My SIGMA telezoom is unfortunately not covered by the lensfun database and I lack the equipment and opportunity to generate the raw files necessary for producing the calibration data. Therefore I have contacted SIGMA to ask whether they could provide the data for all of their lenses. Could be a good marketing point.
SIGMA have been very quick to respond very politely, that they likely won’t do that, but the support guy said he would pass on the request to their engineering team for consideration.
It may help, if other users of open source photography software could do something similar. Rather than individual lens owners photographing office building fronts for lens calibration data generation, the lens manufacturers could be encouraged to provide that data.
Well, not surprising Sigma didn’t react enthousiastically. It’s the reaction we generally see to such requests (in their defense: I’m not at all sure they have the data in a form you could use, and collecting and formatting the information costs engineer hours, for something that wouldn’t benefit all that many customers).
One thing that struck me was you asking for data for all of their lenses, where you likely only have a few. That’s a bit broad as a request from a private client, and may not help getting the data you want.
I don’t know about the opportunity, but you do have the equipment: camera + lens(es) for which you want the calibration data (if not, why do you want the data?)
From the rest of your post, I see that you know the procedure. It’s probably faster to use that procedure (and upload the results to lensfun?), than trying to convince Sigma to release the info…
Now, if you manage to convince Sigma to release the information, please do the same for Tamron, making it clear that Sigma cooperated. After that, you could try the other manufacturers.
I have only one SIGMA lens. The reason I asked for all lens data to be provided was to make the case that it would be in their interest as a marketing point: Buy any SIGMA lens and be sure your software recognises it.
Nikon cameras include image correction coefficients in EXIF, but they’re in a format not recognized by Darktable. If we had the algorithm for how these values work, a lot of lenses would be covered at once.
At least that’s what I’ve been told here some time ago. @rvietor are you familiar with these embedded coefficients by any chance? I think someone said they’re in an Adobe format or something…

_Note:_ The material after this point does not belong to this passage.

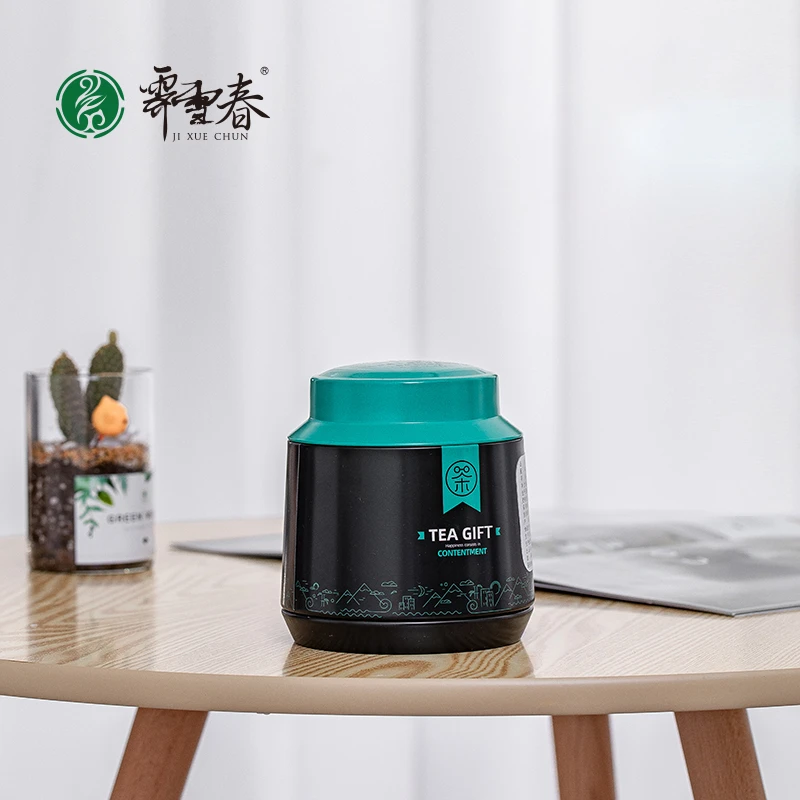 霁雪春福鼎白茶白毫银针遇见2020年陈散茶特级头采高山明前茶叶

Yes, I’ve seen that. The problem with a long telezoom is that I would need a building with straight lines (e.g. an office building) that I can photograph head on from different distances. There is no such location anywhere near where I live in the Croatian countryside.
Nope, no idea how or where they are stored (well, makernote probably, but that’s basically an opaque black box). And Sigma lenses might report those values to cameras able to handle them (or asking for them). Dt can use such coefficients, you’ll see that in the lens correction module where it can say “embedded metadata” under “correction method” (if such metadata are available). So the code to read and use them should be in darktable
Funny part is: I do get that “embedded metadata” for a Sigma lens on a fairly old Sony body, and it applies a correction. But I can also pick “lensfun database” and get a different correction. Given the subjects and the type of lens, I haven’t tried to figure out which is correct.
My heuristic is a comparison to in-camera corrections. At least for first-party lenses (maybe 3rd-party native lenses too) they should be the reference point for lensfun imo.
It’s the SIGMA 150-600/5,0-6,3 DG OS HSM [S], i.e. the Sports version. Lensfun only has data for the Contemporary version, which is a bit different, but apparently more popular/widespread.
I was able to get something out of Gemini about the formula for the embedded Nikon corrections. It seemed to work OK in my limited testing. Perhaps someone else could pick up that work.
My annoyance is that the Adobe DNG converter seems to strip away the lens correction metadata from my Sony ARW files, so I can’t convert them if I want lens correction for my Tamron 50-300mm, which is not in the Lensfun database yet. I might get around to doing my own data at some point.
Not a stupid question. I would rather not, but the a7R IV only has uncompressed RAW that produces ~120MB files, and compressed RAW that are about half the size. But I don’t want a lossy compressed file. As far as I know, converting to DNG with lossless compression will produce essentially the same quality file as the uncompressed RAW, but half the size.
So, my goal was to halve the size of my files while retaining all the original quality. But there are compromises. One is the loss of lens correction via metadata, the other is a slight crop applied, which seems strange to me, but I can live with it. Also, there are various Sony-specific things you can’t do with a DNG, such as combine pixel-shift RAWs.
I’m still deciding if it’s worth it to convert. I’m trialing the compressed RAWs right now, but I don’t like the idea of having such a great sensor and then throwing away some of the data.